Aim of the task: Beginning with the line that contains "Halloween Happiness :)", print each line to the end of the data exactly. Omit the pictures.
──────── Data segment ────────
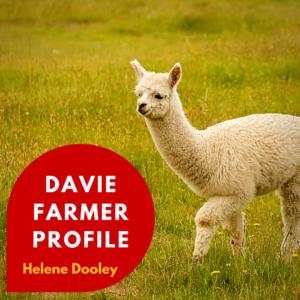 white young alpaca in a field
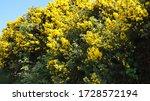Furze Or Gorse Bush In Sunlight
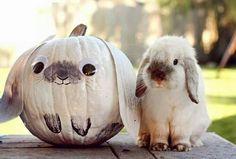 Halloween Happiness :)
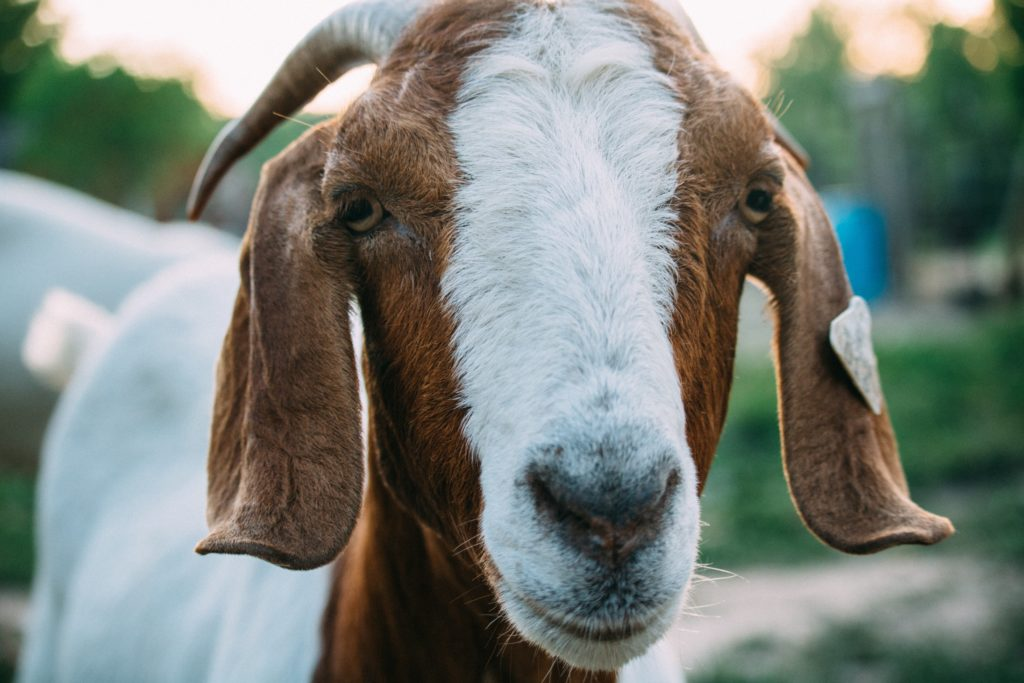Why You Should Consider Getting a Goat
────────
Solution for this problem:
 Halloween Happiness :)
Why You Should Consider Getting a Goat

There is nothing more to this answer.